Below are lines of data; restate word for word those running from the line containing "family: Hippopotamidae" to the line containing "A: Sequence-level.", inclusive, and no others.

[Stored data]
Start of Block

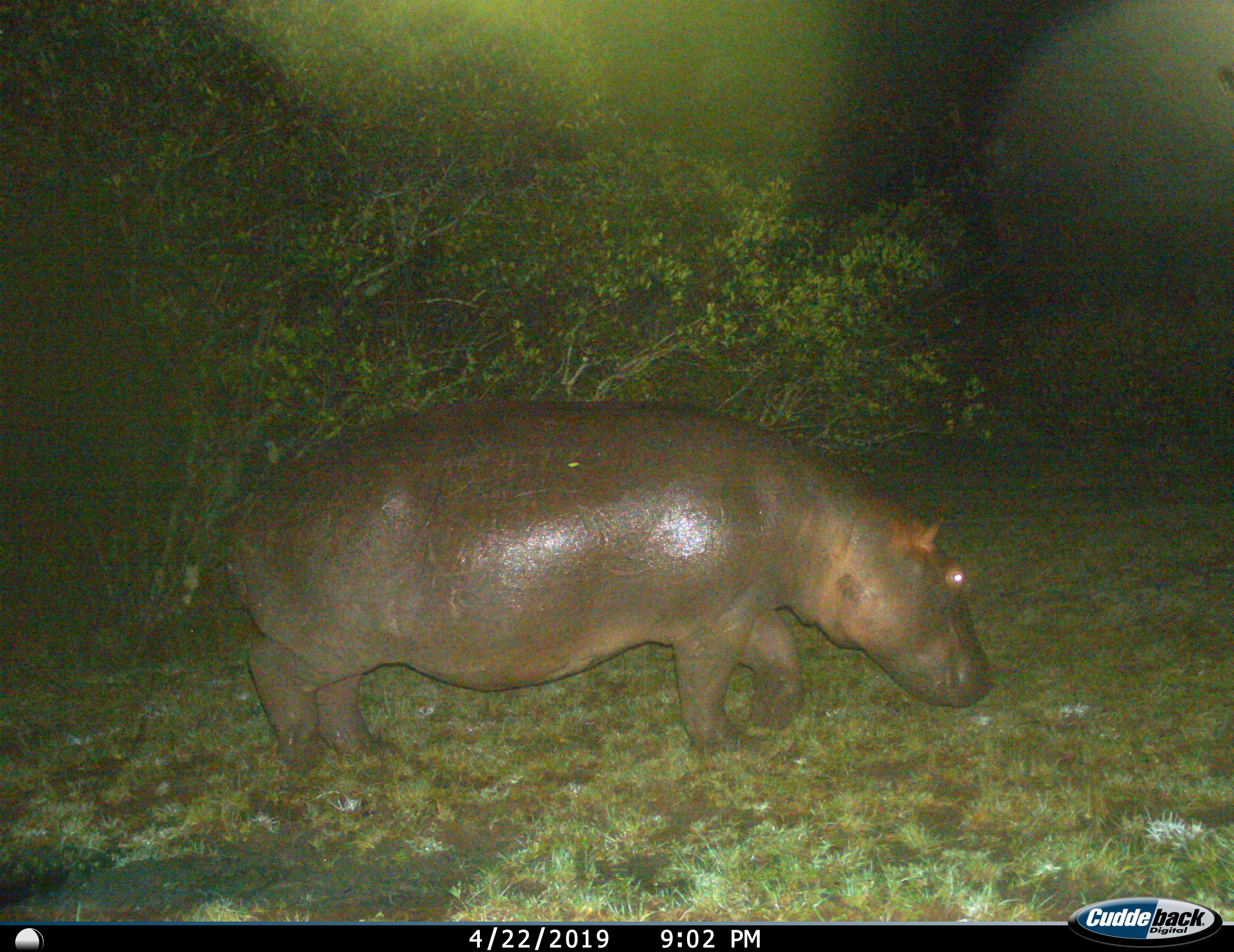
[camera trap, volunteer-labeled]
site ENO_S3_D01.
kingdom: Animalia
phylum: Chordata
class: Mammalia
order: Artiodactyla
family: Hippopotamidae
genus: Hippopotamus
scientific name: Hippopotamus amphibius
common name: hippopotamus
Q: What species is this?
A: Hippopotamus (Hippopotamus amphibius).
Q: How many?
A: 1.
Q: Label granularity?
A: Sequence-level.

End of Block
Start of Block

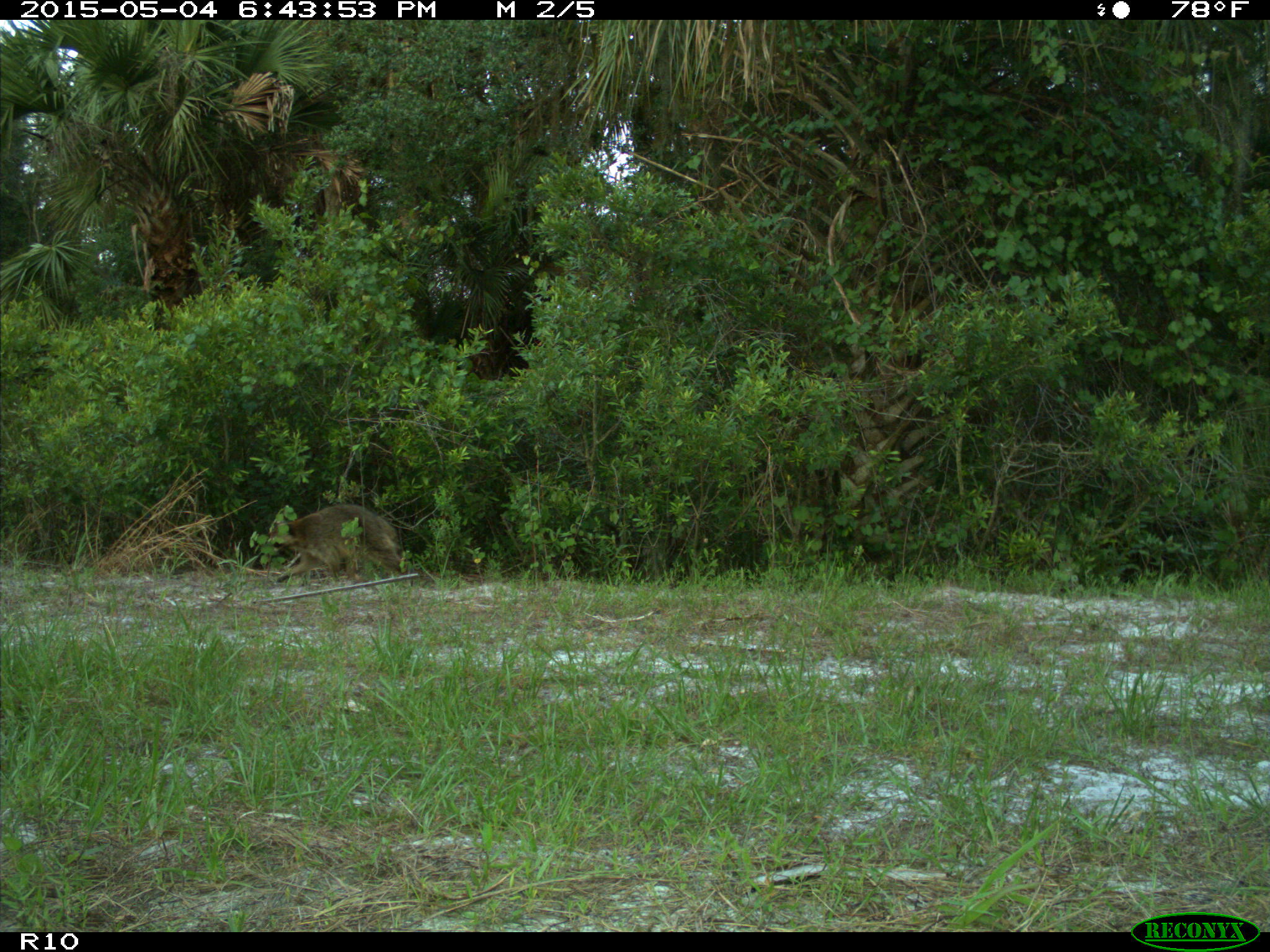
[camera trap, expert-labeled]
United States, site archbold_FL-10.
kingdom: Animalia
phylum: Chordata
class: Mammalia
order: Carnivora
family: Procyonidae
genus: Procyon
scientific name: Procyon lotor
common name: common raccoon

End of Block
Start of Block

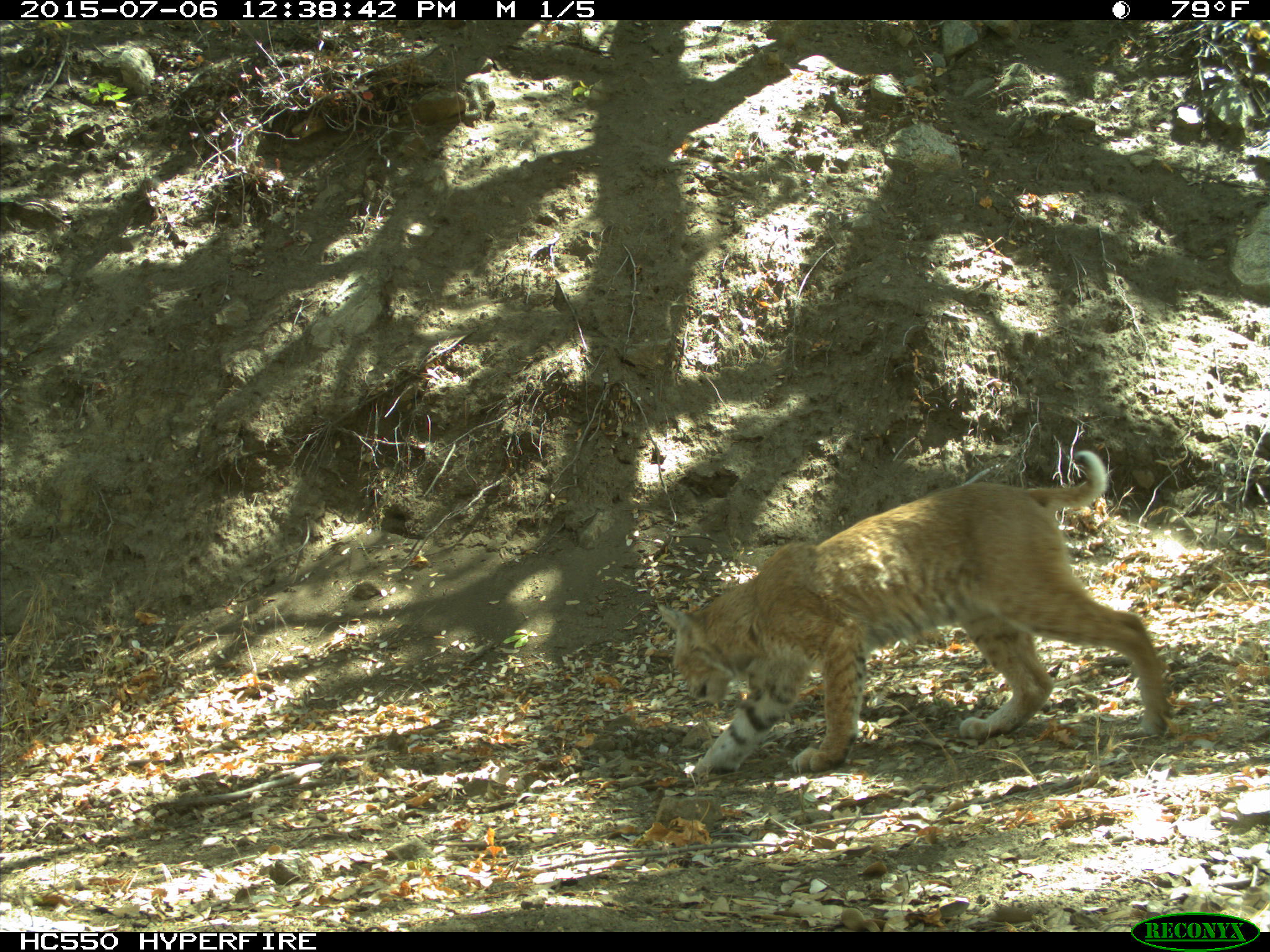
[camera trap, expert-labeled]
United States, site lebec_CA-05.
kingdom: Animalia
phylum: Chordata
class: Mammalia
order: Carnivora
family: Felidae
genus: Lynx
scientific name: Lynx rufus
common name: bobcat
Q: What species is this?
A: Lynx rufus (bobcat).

End of Block

SOLVED PROBLEM:
family: Hippopotamidae
genus: Hippopotamus
scientific name: Hippopotamus amphibius
common name: hippopotamus
Q: What species is this?
A: Hippopotamus (Hippopotamus amphibius).
Q: How many?
A: 1.
Q: Label granularity?
A: Sequence-level.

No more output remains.